RNA extraction and qRT-PCR
Total RNA was extracted from cells or tissues using RNAsimple Total RNA kit (Tiangen, China) followed by reverse transcription into cDNA using Reverse Transcription Kit (Takara, China). The relative expression of target genes was examined by real-time PCR using a two-step real-time RT-PCR kit (Takaka, Japan) with the program: 95 °C for 30 s followed by 40 cycles of 95 °C for 5 s, 60 °C for 34 s. RPL19 was used as the control. Primers are listed in Table 1.
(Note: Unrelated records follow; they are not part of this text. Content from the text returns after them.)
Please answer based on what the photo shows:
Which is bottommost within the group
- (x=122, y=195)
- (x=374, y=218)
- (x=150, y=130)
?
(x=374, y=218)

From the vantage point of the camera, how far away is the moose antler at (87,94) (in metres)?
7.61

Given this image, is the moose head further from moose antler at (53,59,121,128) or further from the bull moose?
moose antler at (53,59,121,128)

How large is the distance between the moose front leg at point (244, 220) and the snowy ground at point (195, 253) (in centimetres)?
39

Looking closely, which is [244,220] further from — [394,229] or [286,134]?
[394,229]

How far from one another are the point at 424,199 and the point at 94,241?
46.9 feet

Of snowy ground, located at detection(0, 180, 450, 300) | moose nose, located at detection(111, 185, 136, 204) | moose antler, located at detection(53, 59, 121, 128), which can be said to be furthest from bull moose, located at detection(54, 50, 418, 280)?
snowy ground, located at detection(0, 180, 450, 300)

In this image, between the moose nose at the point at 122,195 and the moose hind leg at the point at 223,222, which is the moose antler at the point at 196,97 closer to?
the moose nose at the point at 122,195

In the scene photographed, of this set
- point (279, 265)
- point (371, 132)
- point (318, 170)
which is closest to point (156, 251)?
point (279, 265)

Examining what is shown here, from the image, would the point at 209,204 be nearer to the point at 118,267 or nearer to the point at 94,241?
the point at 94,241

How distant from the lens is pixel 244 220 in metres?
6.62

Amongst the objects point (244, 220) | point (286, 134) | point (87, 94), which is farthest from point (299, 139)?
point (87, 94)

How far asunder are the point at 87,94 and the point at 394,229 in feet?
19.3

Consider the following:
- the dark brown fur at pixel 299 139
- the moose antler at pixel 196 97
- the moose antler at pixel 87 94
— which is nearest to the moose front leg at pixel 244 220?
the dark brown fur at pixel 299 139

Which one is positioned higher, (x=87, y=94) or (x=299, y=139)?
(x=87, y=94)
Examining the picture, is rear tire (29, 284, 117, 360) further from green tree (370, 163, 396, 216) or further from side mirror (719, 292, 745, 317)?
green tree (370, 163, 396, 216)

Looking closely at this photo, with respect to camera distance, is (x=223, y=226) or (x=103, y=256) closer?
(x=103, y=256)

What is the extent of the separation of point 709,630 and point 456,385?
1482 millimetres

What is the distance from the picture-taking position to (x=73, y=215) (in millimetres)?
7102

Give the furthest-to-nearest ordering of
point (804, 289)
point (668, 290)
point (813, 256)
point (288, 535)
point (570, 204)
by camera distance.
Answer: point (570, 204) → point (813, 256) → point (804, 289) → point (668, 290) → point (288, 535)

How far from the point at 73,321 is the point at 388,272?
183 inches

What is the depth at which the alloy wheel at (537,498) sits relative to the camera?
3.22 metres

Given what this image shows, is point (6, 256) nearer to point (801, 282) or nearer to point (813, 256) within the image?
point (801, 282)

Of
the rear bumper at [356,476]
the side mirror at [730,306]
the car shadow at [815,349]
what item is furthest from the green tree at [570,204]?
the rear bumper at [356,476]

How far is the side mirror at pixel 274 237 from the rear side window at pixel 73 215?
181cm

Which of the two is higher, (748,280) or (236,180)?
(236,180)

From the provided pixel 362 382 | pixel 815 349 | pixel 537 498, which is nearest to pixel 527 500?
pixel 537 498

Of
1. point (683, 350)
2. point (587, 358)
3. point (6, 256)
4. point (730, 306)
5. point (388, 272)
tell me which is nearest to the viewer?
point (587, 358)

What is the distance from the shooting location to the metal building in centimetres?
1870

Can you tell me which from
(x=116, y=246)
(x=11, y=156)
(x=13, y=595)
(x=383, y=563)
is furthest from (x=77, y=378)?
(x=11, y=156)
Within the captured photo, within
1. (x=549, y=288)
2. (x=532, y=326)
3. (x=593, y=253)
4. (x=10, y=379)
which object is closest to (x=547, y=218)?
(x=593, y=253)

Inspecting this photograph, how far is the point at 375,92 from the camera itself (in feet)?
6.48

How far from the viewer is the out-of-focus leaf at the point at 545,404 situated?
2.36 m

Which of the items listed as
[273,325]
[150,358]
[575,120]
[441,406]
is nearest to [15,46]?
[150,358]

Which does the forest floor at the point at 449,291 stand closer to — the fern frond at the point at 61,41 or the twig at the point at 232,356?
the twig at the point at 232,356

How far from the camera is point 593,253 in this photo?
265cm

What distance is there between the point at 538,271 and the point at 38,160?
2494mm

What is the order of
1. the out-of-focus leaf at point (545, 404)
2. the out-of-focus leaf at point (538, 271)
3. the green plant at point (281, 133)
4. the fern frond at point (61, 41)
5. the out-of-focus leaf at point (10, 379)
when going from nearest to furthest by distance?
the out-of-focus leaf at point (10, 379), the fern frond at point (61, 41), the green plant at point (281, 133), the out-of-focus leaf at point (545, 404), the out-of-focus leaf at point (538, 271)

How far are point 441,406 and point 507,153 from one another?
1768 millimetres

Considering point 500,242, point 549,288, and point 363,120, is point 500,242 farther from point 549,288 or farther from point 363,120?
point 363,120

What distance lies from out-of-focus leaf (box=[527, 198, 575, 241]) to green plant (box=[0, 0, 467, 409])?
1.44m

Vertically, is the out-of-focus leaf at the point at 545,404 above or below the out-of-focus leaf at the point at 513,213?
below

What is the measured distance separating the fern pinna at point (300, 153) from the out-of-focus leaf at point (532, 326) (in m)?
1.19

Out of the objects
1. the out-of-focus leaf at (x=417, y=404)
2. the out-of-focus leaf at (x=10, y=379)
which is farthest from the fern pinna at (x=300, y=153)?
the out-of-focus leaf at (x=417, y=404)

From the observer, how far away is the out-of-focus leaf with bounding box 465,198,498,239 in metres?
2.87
Examination of KIT expression by flow cytometry
Ba/F3 cells were washed with PBS and incubated with PE-conjugated anti-KIT antibody in the dark at room temperature for 30 min, after washing with PBS, the cells were re-suspended in PBS, and KIT expression was analyzed by flow cytometry.
Animal experiments
Animal experiments were approved by the Ethics Committee of Ningxia Medical University. All mice were housed in a temperature-controlled room on a normal 12-h light–dark cycle with ad libitum access to food and water. C57BL/6N mice carrying germline KIT/V558A mutation were established by Cyagen Biosciences using CRISPR/Cas9-mediated genome engineering. Cas9 mRNA, gRNAs (AGTACAATGGAAGGTTGTCGAGG, CTTCCATTGTACTTCATACATGG, AGTACAATGGAAGGTTGTCGAGG), and donor oligo with V558A (GTT to GCC) mutation were generated by in vitro transcription and co-injected into fertilized eggs. After birth, the genotypes of the mice were examined, and KITV558A/WT mice were crossed with wild-type C57BL/6N mice to establish stable KITV558A/WT mice. KIT V558A/WT mice of 8-week-old were intraperitoneally injected with lentivirus expressing SPRY siRNA (3 days before imatinib treatment, twice a week, 3 days apart, each time 5 nmol), and/or treated with Imatinib at a dose of 50 mg/kg by intra-gastric administration daily. After treatment for 8 days, tumor sizes and volumes were measured, and tumor tissues were further analyzed by western blot or qRT-PCR.
Statistical analysis
Results were expressed as mean ± standard deviation of three independent experiments. Graphpad was used for statistical analysis. Multiple comparisons were analyzed by one-way ANOVA, and comparisons between two groups were analyzed by the t test, p < 0.05 is considered as significant.
Results
SPRY4 inhibits the expression of both wild-type KIT and primary KIT mutants in GISTs
SPRY4 is known to be highly expressed in GISTs [17]. In this study, we treated GISTs cell GIST-T1, which carries endogenous primary KIT mutant, with KIT inhibitor imatinib, which is used as the first-line targeted therapy of GISTs, or knocked-down KIT expression by siRNA transfection. We observed that both imatinib treatment and KIT siRNA transfection inhibited both mRNA and protein expression of SPRY4 (Fig. 1A, B), indicating that KIT increased the expression of SPRY4, which is in agreement with previous report [20]. We further investigated the possible regulation of SPRY4 on KIT and its downstream signaling by establishing Ba/F3 cells stably expressing frequently occurred primary KIT mutants W557K558del or V560D in GISTs with or without SPRY4. Flow cytometry examination showed that the expression of KIT mutants in Ba/F3 cells was decreased in the presence of SPRY4, suggesting that SPRY4 can inhibit the expression of primary KIT mutants. Similarly, the expression of wild-type KIT was also inhibited by SPRY4 (Fig. 1C). To confirm this observation, we knocked down SPRY4 expression in GIST-T1 cells, and observed that KIT protein expression was increased, while KIT mRNA levels were unchanged (Fig. 1D), suggesting that SPRY4 can inhibit KIT expression at the protein level but not the mRNA level. Since KIT can increase SPRY4 expression, SPRY4 may serve as a negative feedback regulator of KIT in GISTs.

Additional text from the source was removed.